Data for review:

____

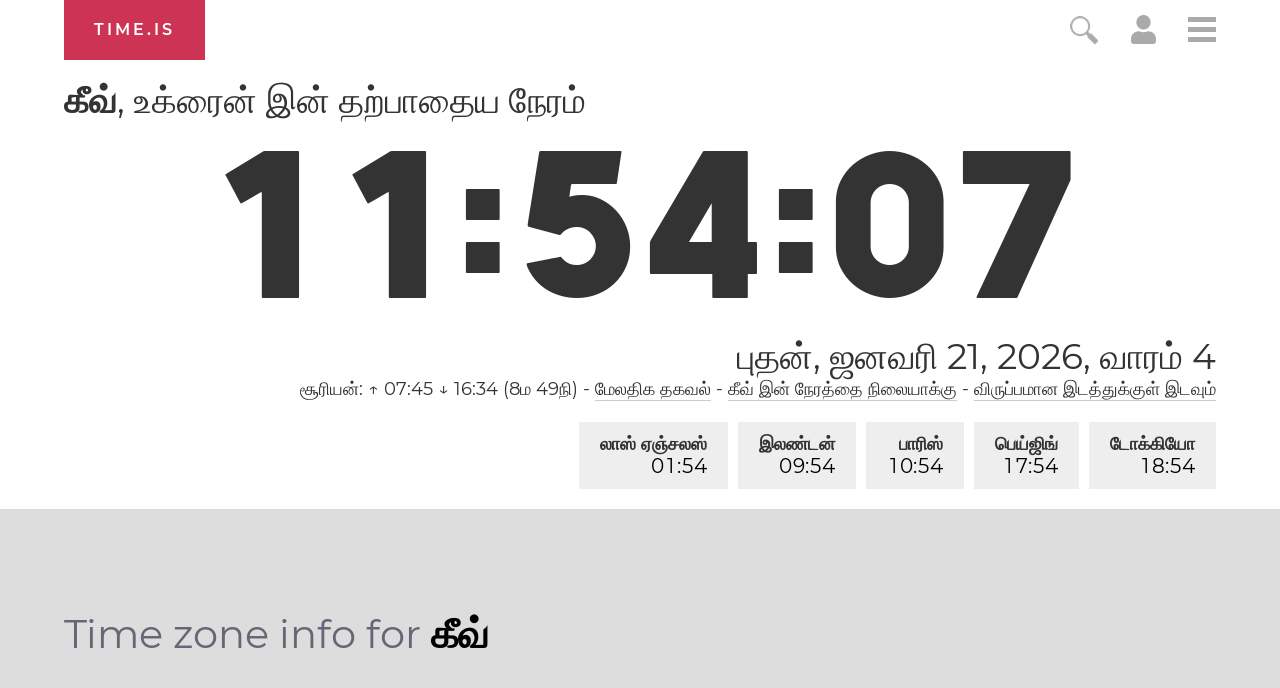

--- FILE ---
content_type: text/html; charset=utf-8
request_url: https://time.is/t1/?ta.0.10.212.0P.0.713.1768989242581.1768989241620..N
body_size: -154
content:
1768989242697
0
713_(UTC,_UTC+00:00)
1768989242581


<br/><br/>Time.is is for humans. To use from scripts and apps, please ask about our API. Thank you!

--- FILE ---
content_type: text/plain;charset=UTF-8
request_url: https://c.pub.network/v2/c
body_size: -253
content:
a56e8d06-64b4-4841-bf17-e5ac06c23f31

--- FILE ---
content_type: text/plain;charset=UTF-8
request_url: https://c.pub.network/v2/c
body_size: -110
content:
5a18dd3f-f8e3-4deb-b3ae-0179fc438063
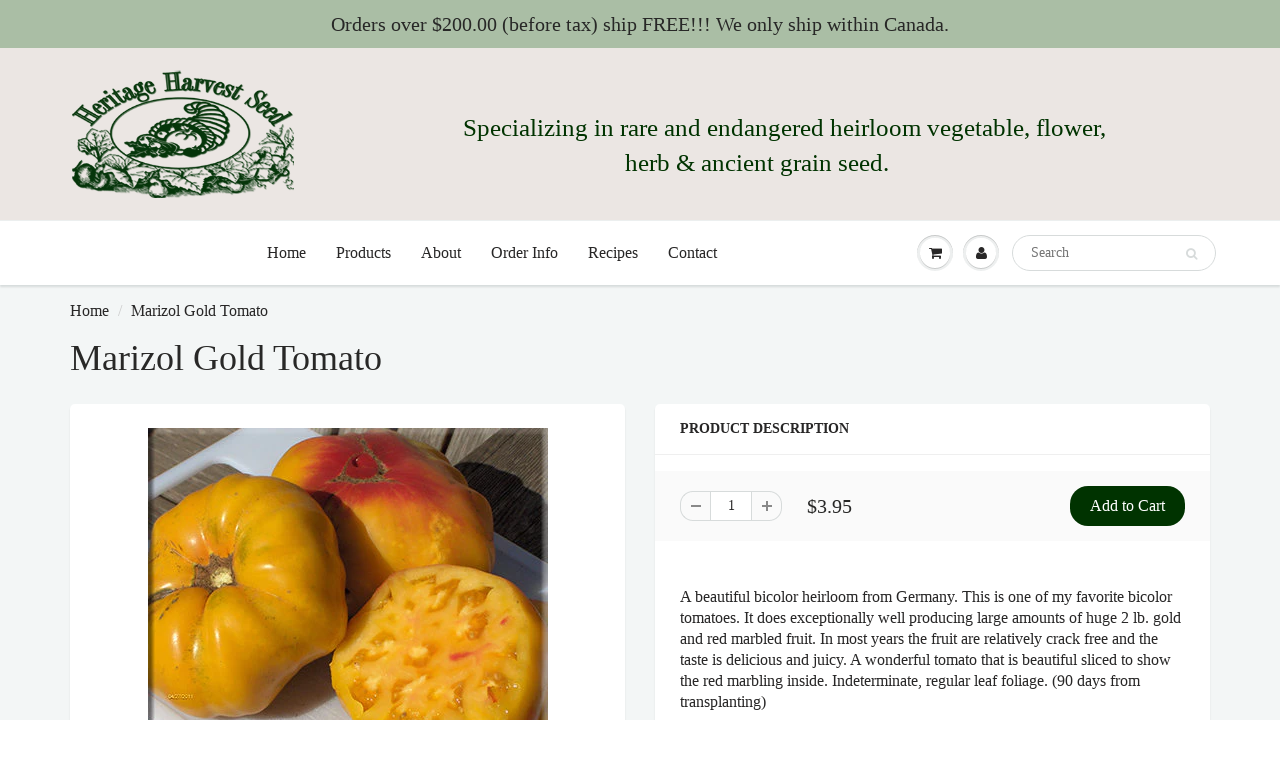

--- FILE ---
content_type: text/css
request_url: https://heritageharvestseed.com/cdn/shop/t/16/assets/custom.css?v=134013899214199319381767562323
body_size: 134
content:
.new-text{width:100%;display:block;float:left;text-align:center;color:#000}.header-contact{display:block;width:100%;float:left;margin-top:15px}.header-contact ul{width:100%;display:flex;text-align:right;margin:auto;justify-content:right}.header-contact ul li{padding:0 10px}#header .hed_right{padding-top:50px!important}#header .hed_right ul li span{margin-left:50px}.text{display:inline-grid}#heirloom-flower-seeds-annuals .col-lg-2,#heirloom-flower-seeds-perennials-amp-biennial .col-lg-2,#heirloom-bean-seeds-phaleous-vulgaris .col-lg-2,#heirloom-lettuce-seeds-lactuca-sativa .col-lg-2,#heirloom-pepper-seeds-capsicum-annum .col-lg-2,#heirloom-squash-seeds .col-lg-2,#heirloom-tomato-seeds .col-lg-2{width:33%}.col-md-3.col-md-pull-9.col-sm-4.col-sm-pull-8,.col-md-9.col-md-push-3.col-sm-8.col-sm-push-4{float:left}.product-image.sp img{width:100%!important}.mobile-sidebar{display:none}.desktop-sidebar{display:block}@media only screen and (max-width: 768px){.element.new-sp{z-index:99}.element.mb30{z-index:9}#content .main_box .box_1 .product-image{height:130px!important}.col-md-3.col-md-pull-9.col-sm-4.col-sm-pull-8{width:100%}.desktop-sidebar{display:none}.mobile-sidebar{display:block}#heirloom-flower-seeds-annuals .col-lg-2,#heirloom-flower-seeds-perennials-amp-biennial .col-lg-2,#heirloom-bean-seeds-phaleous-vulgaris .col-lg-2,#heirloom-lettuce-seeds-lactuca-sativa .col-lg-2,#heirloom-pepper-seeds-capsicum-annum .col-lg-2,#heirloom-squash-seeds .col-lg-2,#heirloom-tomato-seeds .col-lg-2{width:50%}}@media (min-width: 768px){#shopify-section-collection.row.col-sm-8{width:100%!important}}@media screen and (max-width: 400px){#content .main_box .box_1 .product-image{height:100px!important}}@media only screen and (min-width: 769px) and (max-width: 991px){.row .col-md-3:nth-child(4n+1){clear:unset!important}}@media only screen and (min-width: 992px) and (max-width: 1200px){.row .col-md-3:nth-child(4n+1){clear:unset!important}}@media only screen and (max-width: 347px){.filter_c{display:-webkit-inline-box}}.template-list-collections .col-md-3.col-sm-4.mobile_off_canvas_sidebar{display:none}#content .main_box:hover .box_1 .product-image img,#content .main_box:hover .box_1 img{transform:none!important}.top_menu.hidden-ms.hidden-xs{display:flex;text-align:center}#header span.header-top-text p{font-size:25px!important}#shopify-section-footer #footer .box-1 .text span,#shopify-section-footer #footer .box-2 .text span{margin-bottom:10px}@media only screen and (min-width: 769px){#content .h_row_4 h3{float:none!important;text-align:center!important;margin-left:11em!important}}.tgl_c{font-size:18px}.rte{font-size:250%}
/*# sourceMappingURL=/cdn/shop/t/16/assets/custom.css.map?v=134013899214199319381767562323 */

____

Work to complete:
A verbatim transcription of the records, pictures excluded, is the required output.

Task answer:
--- FILE ---
content_type: text/html; charset=utf-8
request_url: https://time.is/t1/?ta.0.10.212.0P.0.713.1768989242581.1768989241620..N
body_size: -154
content:
1768989242697
0
713_(UTC,_UTC+00:00)
1768989242581


<br/><br/>Time.is is for humans. To use from scripts and apps, please ask about our API. Thank you!

--- FILE ---
content_type: text/plain;charset=UTF-8
request_url: https://c.pub.network/v2/c
body_size: -253
content:
a56e8d06-64b4-4841-bf17-e5ac06c23f31

--- FILE ---
content_type: text/plain;charset=UTF-8
request_url: https://c.pub.network/v2/c
body_size: -110
content:
5a18dd3f-f8e3-4deb-b3ae-0179fc438063

--- FILE ---
content_type: text/css
request_url: https://heritageharvestseed.com/cdn/shop/t/16/assets/custom.css?v=134013899214199319381767562323
body_size: 134
content:
.new-text{width:100%;display:block;float:left;text-align:center;color:#000}.header-contact{display:block;width:100%;float:left;margin-top:15px}.header-contact ul{width:100%;display:flex;text-align:right;margin:auto;justify-content:right}.header-contact ul li{padding:0 10px}#header .hed_right{padding-top:50px!important}#header .hed_right ul li span{margin-left:50px}.text{display:inline-grid}#heirloom-flower-seeds-annuals .col-lg-2,#heirloom-flower-seeds-perennials-amp-biennial .col-lg-2,#heirloom-bean-seeds-phaleous-vulgaris .col-lg-2,#heirloom-lettuce-seeds-lactuca-sativa .col-lg-2,#heirloom-pepper-seeds-capsicum-annum .col-lg-2,#heirloom-squash-seeds .col-lg-2,#heirloom-tomato-seeds .col-lg-2{width:33%}.col-md-3.col-md-pull-9.col-sm-4.col-sm-pull-8,.col-md-9.col-md-push-3.col-sm-8.col-sm-push-4{float:left}.product-image.sp img{width:100%!important}.mobile-sidebar{display:none}.desktop-sidebar{display:block}@media only screen and (max-width: 768px){.element.new-sp{z-index:99}.element.mb30{z-index:9}#content .main_box .box_1 .product-image{height:130px!important}.col-md-3.col-md-pull-9.col-sm-4.col-sm-pull-8{width:100%}.desktop-sidebar{display:none}.mobile-sidebar{display:block}#heirloom-flower-seeds-annuals .col-lg-2,#heirloom-flower-seeds-perennials-amp-biennial .col-lg-2,#heirloom-bean-seeds-phaleous-vulgaris .col-lg-2,#heirloom-lettuce-seeds-lactuca-sativa .col-lg-2,#heirloom-pepper-seeds-capsicum-annum .col-lg-2,#heirloom-squash-seeds .col-lg-2,#heirloom-tomato-seeds .col-lg-2{width:50%}}@media (min-width: 768px){#shopify-section-collection.row.col-sm-8{width:100%!important}}@media screen and (max-width: 400px){#content .main_box .box_1 .product-image{height:100px!important}}@media only screen and (min-width: 769px) and (max-width: 991px){.row .col-md-3:nth-child(4n+1){clear:unset!important}}@media only screen and (min-width: 992px) and (max-width: 1200px){.row .col-md-3:nth-child(4n+1){clear:unset!important}}@media only screen and (max-width: 347px){.filter_c{display:-webkit-inline-box}}.template-list-collections .col-md-3.col-sm-4.mobile_off_canvas_sidebar{display:none}#content .main_box:hover .box_1 .product-image img,#content .main_box:hover .box_1 img{transform:none!important}.top_menu.hidden-ms.hidden-xs{display:flex;text-align:center}#header span.header-top-text p{font-size:25px!important}#shopify-section-footer #footer .box-1 .text span,#shopify-section-footer #footer .box-2 .text span{margin-bottom:10px}@media only screen and (min-width: 769px){#content .h_row_4 h3{float:none!important;text-align:center!important;margin-left:11em!important}}.tgl_c{font-size:18px}.rte{font-size:250%}
/*# sourceMappingURL=/cdn/shop/t/16/assets/custom.css.map?v=134013899214199319381767562323 */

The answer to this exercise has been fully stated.